Results: Through Wk 48, 25/109 (23%) APV29005 subjects and 9/54 (17%) APV20002 subjects met VF criteria (overall VF rate, 21%). Most of these subjects (17/25 and 7/9, respectively) were ART-e. Paired HIV-1 baseline and VF results were obtained for 22 subjects (15/25 APV29005 and 7/9 APV20002), 19 of whom received FPV/ritonavir (RTV)-containing ART and 3 unboosted FPV. TEMs were detected in virus from 7/15 (APV29005) and 3/7 (APV20002) subjects. Major protease inhibitor (PI) TEMS at VF included mutations or mutation mixtures at codons M46, I50, I54, Q58, V82 and I84. Virus from 5 subjects selected the NRTI mutation M184V at VF; virus from 2 subjects selected minor NNRTI mutations. HIV from 9 subjects (7/15 [47%] in APV29005 and 2/7 [29%] in APV20002) developed RS to any antiretroviral drug at VF. Of these, 4/9 subjects were ART-naïve. Three (of 4) ART-naïve subjects with any RS received unboosted FPV; all developed NRTI RS, and 2 (of 3) also developed FPV RS.

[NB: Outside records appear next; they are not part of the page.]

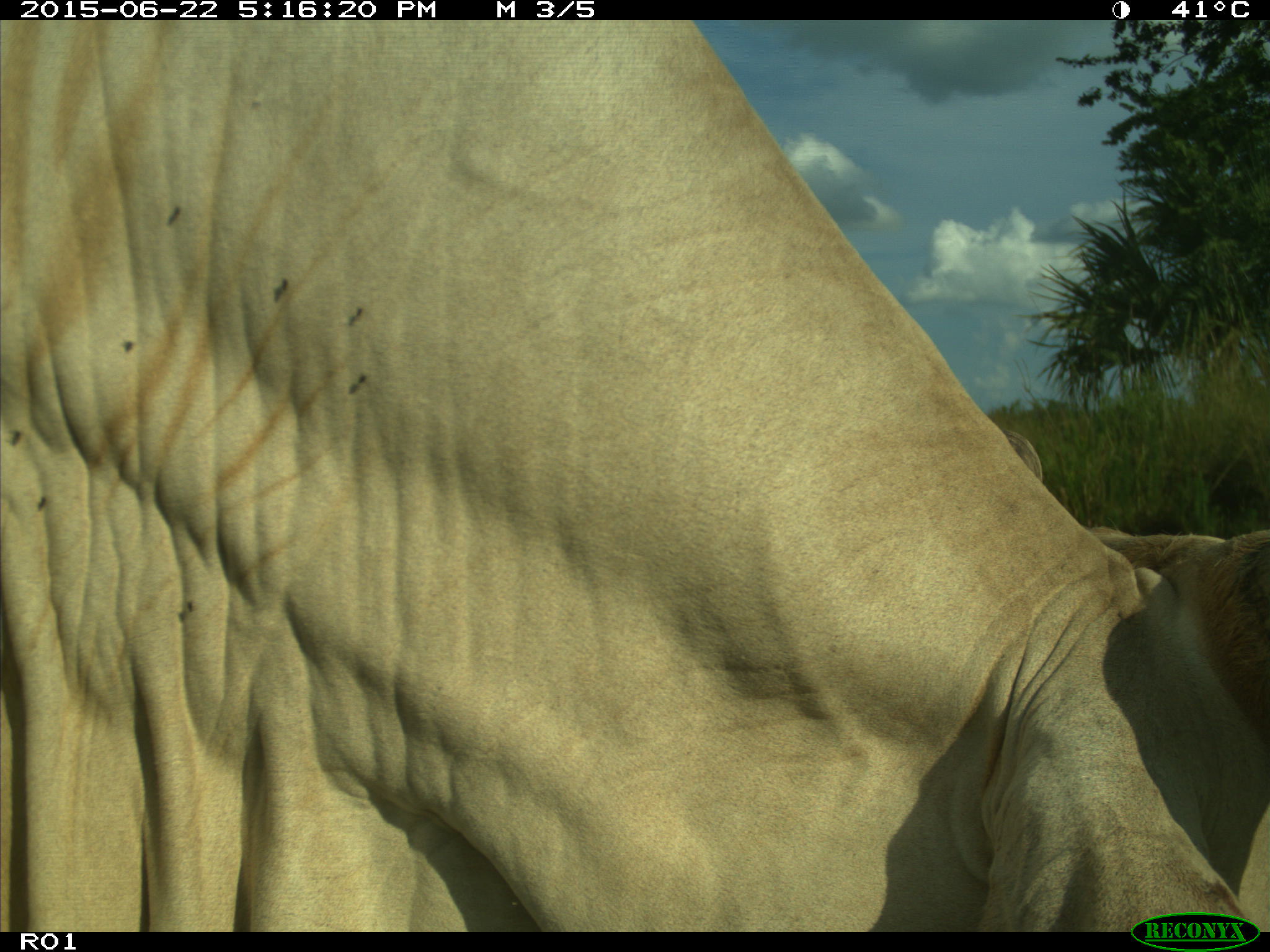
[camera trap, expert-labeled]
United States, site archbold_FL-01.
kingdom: Animalia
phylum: Chordata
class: Mammalia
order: Artiodactyla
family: Bovidae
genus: Bos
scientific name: Bos taurus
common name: domestic cow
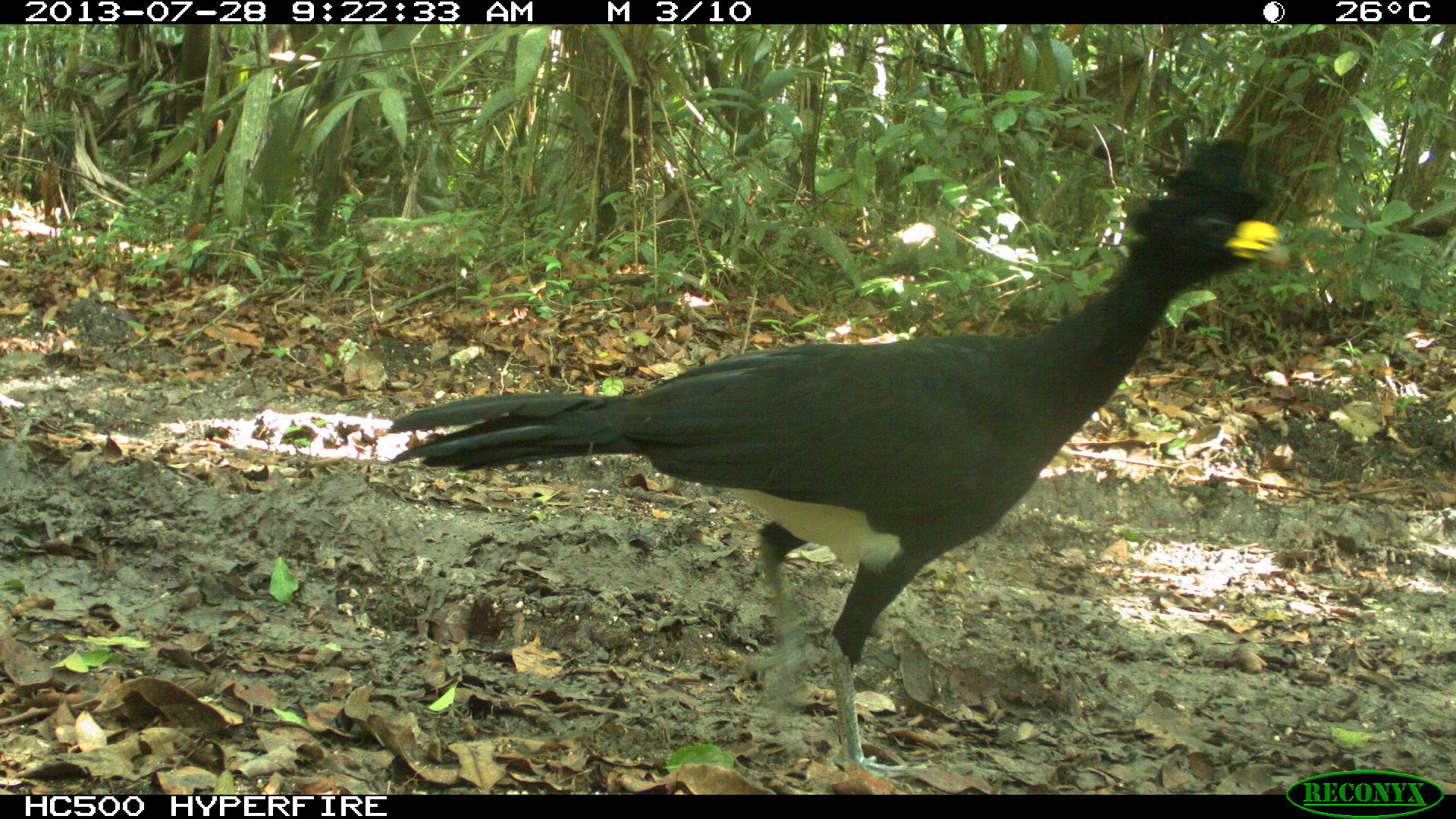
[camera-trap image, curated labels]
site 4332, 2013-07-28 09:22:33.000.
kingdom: Animalia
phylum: Chordata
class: Aves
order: Galliformes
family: Cracidae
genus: Crax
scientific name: Crax rubra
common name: great curassow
Crax rubra (great curassow), count 1, sex male.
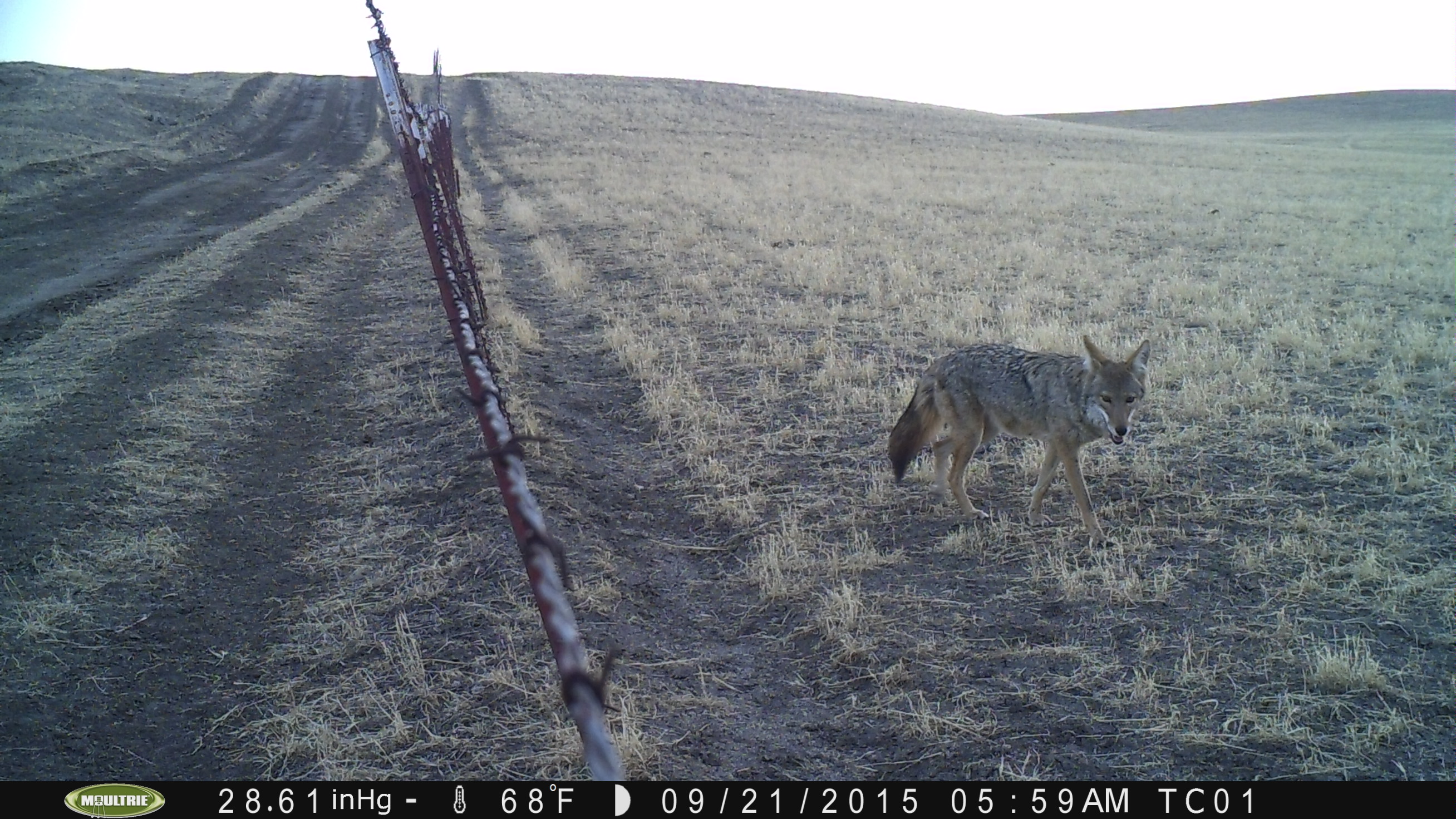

Conclusion: The overall VF rate through 48 weeks was relatively low (21%), given the high proportion of ART-e children. For subjects meeting VF criteria, most of whom were previously ART-e, 45% had virus with TEMs (although some were minor PI or NNRTI TEMs only) and 41% developed RS to ≥1 drug. TEMs were generally consistent with those observed in adults meeting VF on FPV-containing regimens.